Computed tomography abbreviated assessment of sarcopenia following trauma: The CAAST measurement predicts 6-month mortality in older adult trauma patients.

BACKGROUND: Older adult trauma patients are at increased risk of poor outcome, both immediately after injury and beyond hospital discharge. Identifying patients early in the hospital stay who are at increased risk of death after discharge can be challenging. METHODS: Retrospective analysis was performed using our trauma registry linked with the social security death index from 2010 to 2014. Age was categorized as 18 to 64 and 65 years or older. We calculated mortality rates by age category then selected elderly patients with mechanism of injury being a fall for further analysis. Computed Tomography Abbreviated Assessment of Sarcopenia for Trauma (CAAST) was obtained by measuring psoas muscle cross-sectional area adjusted for height and weight. Kaplan-Meier survival analysis was performed, and proportional hazards regression modeling was used to determine independent risk factors for in-hospital and out-of-hospital mortality. RESULTS: A total of 23,622 patients were analyzed (16,748, aged 18-64 years; and 6,874, aged 65 or older). In-hospital mortality was 1.96% for ages 18 to 64 and 7.19% for age 65 or older (p < 0.001); postdischarge 6-month mortality was 1.1% for ages 18 to 64 and 12.86% for age 65 or older (p < 0.001). Predictors of in-hospital and postdischarge mortality for ages 18 to 64 and in-hospital mortality for ages 65 or older group included injury characteristics such as ISS, admission vitals, and head injury. Predictors of postdischarge mortality for age 65or older included skilled nursing before admission, disposition, and mechanism of injury being a fall. A total of 57.5% (n = 256) of older patients who sustained a fall met criteria for sarcopenia. Sarcopenia was the strongest predictor of out-of-hospital mortality in this cohort with a hazard ratio of 4.77 (95% confidence interval, 2.71-8.40; p < 0.001).
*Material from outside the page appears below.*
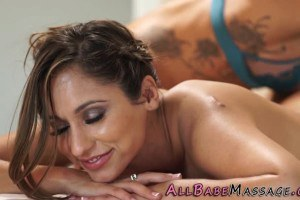 Enticing brunette gets pleasured by lesbo during massage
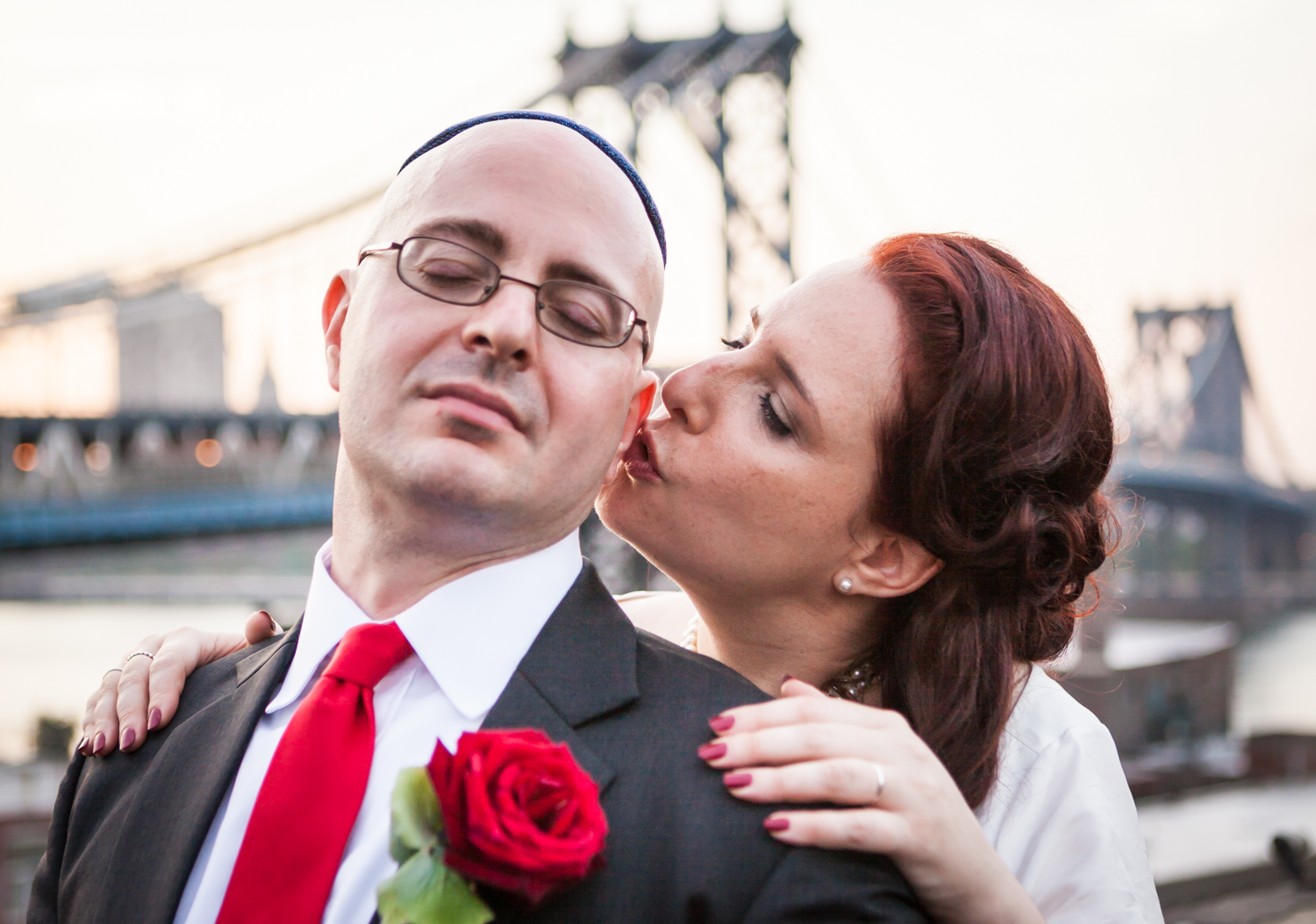 Bride kissing groom with Manhattan Bridge in the background at a DUMBO wedding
CONCLUSION: Out of hospital does not assure out of danger for the elderly. Sarcopenia is a strong predictor of 6-month postdischarge mortality for older adults. The CAAST measurement is an efficient and inexpensive measure that can allow clinicians to target older trauma patients at risk of poor outcome for early intervention and/or palliative care services. LEVEL OF EVIDENCE: Prognostic and epidemiologic study, level III.